Endocrine Abstracts (2017) 49 S5.3 | DOI: 10.1530/endoabs.49.S5.3

Carbohydrate metabolism in patients with Cushing disease: a glance at the incretin system

Lubov Matchekhina


The relevance of carbohydrate metabolism studying in patients with Cushing disease (CD) and acromegaly can be explained by frequent occurrence of glucose metabolism disturbances on the one hand, and difficulties in glucose-lowering therapy in these patients on the other. The effectiveness of hyperglycaemia treatment may be reduced due to difficulties in remission/cure of the underlying disease, as well as to the use of specific drug-therapy, leading to hyperglycaemia. There is a growing interest in research aimed at studying the role of incretin system in the pathogenesis of secondary hyperglycemia associated with neuroendocrine diseases recently.

Aim of the study: To analyze the rhythm and levels of incretins and neuropeptides secretion in patients with CD and acromegaly and therefore to specify the pathogenesis of carbohydrate metabolism disturbances.

Methods: 42 patients with Cushing disease and acromegaly were included; the mean age was 37.5 years. All of the patients were newly diagnosed with Cushing disease (using urinary free cortisol levels, evening saliva cortisol levels and low-dose dexamethasone suppression test) and acromegaly (in absence of GH suppression during OGTT and high IGF1 levels); none of them had a history of previous drug therapy, radiotherapy or pituitary surgery. All patients underwent OGTT, during which glucose, glucagon, GLP1, GLP2, GIP, ghrelin were measured at 0, 30 and 120 min respectively.

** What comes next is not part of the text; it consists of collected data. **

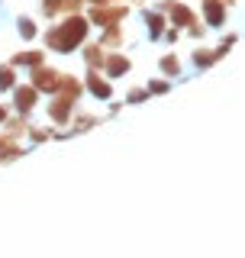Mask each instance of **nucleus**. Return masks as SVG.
Masks as SVG:
<instances>
[{
    "label": "nucleus",
    "instance_id": "1",
    "mask_svg": "<svg viewBox=\"0 0 245 258\" xmlns=\"http://www.w3.org/2000/svg\"><path fill=\"white\" fill-rule=\"evenodd\" d=\"M87 29H91V20L81 16V13H71L68 20H62L52 29H45V45L58 55H68L87 39Z\"/></svg>",
    "mask_w": 245,
    "mask_h": 258
},
{
    "label": "nucleus",
    "instance_id": "2",
    "mask_svg": "<svg viewBox=\"0 0 245 258\" xmlns=\"http://www.w3.org/2000/svg\"><path fill=\"white\" fill-rule=\"evenodd\" d=\"M78 97H81V84L75 78L65 75L62 87L52 94V103H48V119H52L55 126H65L71 119V113H75V100H78Z\"/></svg>",
    "mask_w": 245,
    "mask_h": 258
},
{
    "label": "nucleus",
    "instance_id": "3",
    "mask_svg": "<svg viewBox=\"0 0 245 258\" xmlns=\"http://www.w3.org/2000/svg\"><path fill=\"white\" fill-rule=\"evenodd\" d=\"M32 75H29V84L36 87L39 94H55L62 87V81H65V75L62 71H55V68H48V64L42 61V64H36V68H29Z\"/></svg>",
    "mask_w": 245,
    "mask_h": 258
},
{
    "label": "nucleus",
    "instance_id": "4",
    "mask_svg": "<svg viewBox=\"0 0 245 258\" xmlns=\"http://www.w3.org/2000/svg\"><path fill=\"white\" fill-rule=\"evenodd\" d=\"M158 10L165 13V16H171V23H174L177 29H191L194 23H197V16L191 13V7L181 4V0H161Z\"/></svg>",
    "mask_w": 245,
    "mask_h": 258
},
{
    "label": "nucleus",
    "instance_id": "5",
    "mask_svg": "<svg viewBox=\"0 0 245 258\" xmlns=\"http://www.w3.org/2000/svg\"><path fill=\"white\" fill-rule=\"evenodd\" d=\"M200 10H203L207 29H223L226 26V10H229V7H226L223 0H200Z\"/></svg>",
    "mask_w": 245,
    "mask_h": 258
},
{
    "label": "nucleus",
    "instance_id": "6",
    "mask_svg": "<svg viewBox=\"0 0 245 258\" xmlns=\"http://www.w3.org/2000/svg\"><path fill=\"white\" fill-rule=\"evenodd\" d=\"M13 107H16V113L20 116H26V113H32V107L39 103V91L32 84H20V87H13Z\"/></svg>",
    "mask_w": 245,
    "mask_h": 258
},
{
    "label": "nucleus",
    "instance_id": "7",
    "mask_svg": "<svg viewBox=\"0 0 245 258\" xmlns=\"http://www.w3.org/2000/svg\"><path fill=\"white\" fill-rule=\"evenodd\" d=\"M103 75H107L110 81H116V78H122V75H129V68H133V61L126 58V55H119L116 48H113L110 55H103Z\"/></svg>",
    "mask_w": 245,
    "mask_h": 258
},
{
    "label": "nucleus",
    "instance_id": "8",
    "mask_svg": "<svg viewBox=\"0 0 245 258\" xmlns=\"http://www.w3.org/2000/svg\"><path fill=\"white\" fill-rule=\"evenodd\" d=\"M126 16V7H113V4H107V7H94L91 13H87V20L91 23H97V26H110V23H116V20H122Z\"/></svg>",
    "mask_w": 245,
    "mask_h": 258
},
{
    "label": "nucleus",
    "instance_id": "9",
    "mask_svg": "<svg viewBox=\"0 0 245 258\" xmlns=\"http://www.w3.org/2000/svg\"><path fill=\"white\" fill-rule=\"evenodd\" d=\"M84 84H87V91H91L94 100H110V97H113V81L100 78V75H97V68L87 71V81H84Z\"/></svg>",
    "mask_w": 245,
    "mask_h": 258
},
{
    "label": "nucleus",
    "instance_id": "10",
    "mask_svg": "<svg viewBox=\"0 0 245 258\" xmlns=\"http://www.w3.org/2000/svg\"><path fill=\"white\" fill-rule=\"evenodd\" d=\"M139 16H142L145 26H149V39H152V42H158L161 32H165V26H168L165 13H161V10H139Z\"/></svg>",
    "mask_w": 245,
    "mask_h": 258
},
{
    "label": "nucleus",
    "instance_id": "11",
    "mask_svg": "<svg viewBox=\"0 0 245 258\" xmlns=\"http://www.w3.org/2000/svg\"><path fill=\"white\" fill-rule=\"evenodd\" d=\"M219 58H223L219 48H197V52H191V68L203 71V68H210V64H216Z\"/></svg>",
    "mask_w": 245,
    "mask_h": 258
},
{
    "label": "nucleus",
    "instance_id": "12",
    "mask_svg": "<svg viewBox=\"0 0 245 258\" xmlns=\"http://www.w3.org/2000/svg\"><path fill=\"white\" fill-rule=\"evenodd\" d=\"M42 61H45V55L39 52V48H29V52H16L13 58H10L13 68H36V64H42Z\"/></svg>",
    "mask_w": 245,
    "mask_h": 258
},
{
    "label": "nucleus",
    "instance_id": "13",
    "mask_svg": "<svg viewBox=\"0 0 245 258\" xmlns=\"http://www.w3.org/2000/svg\"><path fill=\"white\" fill-rule=\"evenodd\" d=\"M16 32H20V39L23 42H36V36H39V23L32 20V16H16Z\"/></svg>",
    "mask_w": 245,
    "mask_h": 258
},
{
    "label": "nucleus",
    "instance_id": "14",
    "mask_svg": "<svg viewBox=\"0 0 245 258\" xmlns=\"http://www.w3.org/2000/svg\"><path fill=\"white\" fill-rule=\"evenodd\" d=\"M78 0H42V13L52 20V16H58L62 10H75Z\"/></svg>",
    "mask_w": 245,
    "mask_h": 258
},
{
    "label": "nucleus",
    "instance_id": "15",
    "mask_svg": "<svg viewBox=\"0 0 245 258\" xmlns=\"http://www.w3.org/2000/svg\"><path fill=\"white\" fill-rule=\"evenodd\" d=\"M158 68H161V75H165V78H184L177 55H161V58H158Z\"/></svg>",
    "mask_w": 245,
    "mask_h": 258
},
{
    "label": "nucleus",
    "instance_id": "16",
    "mask_svg": "<svg viewBox=\"0 0 245 258\" xmlns=\"http://www.w3.org/2000/svg\"><path fill=\"white\" fill-rule=\"evenodd\" d=\"M16 87V68L13 64H0V94H10Z\"/></svg>",
    "mask_w": 245,
    "mask_h": 258
},
{
    "label": "nucleus",
    "instance_id": "17",
    "mask_svg": "<svg viewBox=\"0 0 245 258\" xmlns=\"http://www.w3.org/2000/svg\"><path fill=\"white\" fill-rule=\"evenodd\" d=\"M103 29H107V32H103V39H100V45L103 48H119L122 45V32H119V26H113V23H110V26H103Z\"/></svg>",
    "mask_w": 245,
    "mask_h": 258
},
{
    "label": "nucleus",
    "instance_id": "18",
    "mask_svg": "<svg viewBox=\"0 0 245 258\" xmlns=\"http://www.w3.org/2000/svg\"><path fill=\"white\" fill-rule=\"evenodd\" d=\"M103 55H107V52H103V45H87V48H84L87 68H100V64H103Z\"/></svg>",
    "mask_w": 245,
    "mask_h": 258
},
{
    "label": "nucleus",
    "instance_id": "19",
    "mask_svg": "<svg viewBox=\"0 0 245 258\" xmlns=\"http://www.w3.org/2000/svg\"><path fill=\"white\" fill-rule=\"evenodd\" d=\"M149 91H145V87H129V94H126V107H139V103H145L149 100Z\"/></svg>",
    "mask_w": 245,
    "mask_h": 258
},
{
    "label": "nucleus",
    "instance_id": "20",
    "mask_svg": "<svg viewBox=\"0 0 245 258\" xmlns=\"http://www.w3.org/2000/svg\"><path fill=\"white\" fill-rule=\"evenodd\" d=\"M94 126H97V116H87V113H84V116H78V119H75L71 133H75V136H81L84 129H94Z\"/></svg>",
    "mask_w": 245,
    "mask_h": 258
},
{
    "label": "nucleus",
    "instance_id": "21",
    "mask_svg": "<svg viewBox=\"0 0 245 258\" xmlns=\"http://www.w3.org/2000/svg\"><path fill=\"white\" fill-rule=\"evenodd\" d=\"M149 94H168L171 91V81H161V78H152L149 81V87H145Z\"/></svg>",
    "mask_w": 245,
    "mask_h": 258
},
{
    "label": "nucleus",
    "instance_id": "22",
    "mask_svg": "<svg viewBox=\"0 0 245 258\" xmlns=\"http://www.w3.org/2000/svg\"><path fill=\"white\" fill-rule=\"evenodd\" d=\"M48 136H52V133H45V129H29V142H32V145H39V142H45V139H48Z\"/></svg>",
    "mask_w": 245,
    "mask_h": 258
},
{
    "label": "nucleus",
    "instance_id": "23",
    "mask_svg": "<svg viewBox=\"0 0 245 258\" xmlns=\"http://www.w3.org/2000/svg\"><path fill=\"white\" fill-rule=\"evenodd\" d=\"M177 36H181V32H177V26H174V29H168V32H165V42H168V45H174V42H177Z\"/></svg>",
    "mask_w": 245,
    "mask_h": 258
},
{
    "label": "nucleus",
    "instance_id": "24",
    "mask_svg": "<svg viewBox=\"0 0 245 258\" xmlns=\"http://www.w3.org/2000/svg\"><path fill=\"white\" fill-rule=\"evenodd\" d=\"M0 123H7V107H0Z\"/></svg>",
    "mask_w": 245,
    "mask_h": 258
},
{
    "label": "nucleus",
    "instance_id": "25",
    "mask_svg": "<svg viewBox=\"0 0 245 258\" xmlns=\"http://www.w3.org/2000/svg\"><path fill=\"white\" fill-rule=\"evenodd\" d=\"M0 7H4V0H0Z\"/></svg>",
    "mask_w": 245,
    "mask_h": 258
}]
</instances>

Results: During OGTT glucose levels were not significantly different in all groups. The mean HbA1c level was 5.8% (5.3–6.2). However the relevance of prediabetes was higher in CD patients. In CD patients glucagon levels were significantly higher at all cut off points compared to controls (P=0.001). In acromegaly patients, no significant differences were found. GIP secretion was slightly lower in CD patients; in acromegaly patients, no differences were found. Acromegaly group was characterized by inverse rhythm of GIP secretion, with no peak level at 30’: GIP 0 min – 194.2 pg/ml, GIP 30 min – 178.8 pg/ml. GLP-1 levels were significantly higher in CD patients (P=0.047). In acromegaly group, no significant differences in GLP-1 secretion were found. GLP-2 levels were significantly higher in CD patients compared to acromegaly and controls (P=0.001). Ghrelin levels were significantly higher in CD (P=0.013) and acromegaly (P=0.023) patients.

Conclusion: More pleotropic actions of glucocorticoids can possibly explain higher relevance of carbohydrate metabolism disturbances in CD patients. This can be also explained by higher levels of glucagon secretion, which does not depend on type of carbohydrate metabolism disorder and is stimulated by a direct action of glucocorticoids on glucagon receptor. GIP and GLP-1 secretion in CD and acromegaly patients are characterized by inverse rhythm with no peak levels which means that these hormones are not playing the crucial role in carbohydrate disturbances development in these patients. On the contrary, GLP-2 and ghrelin seem to influence and potentially regulate glucose homeostasis in CD and acromegaly patients.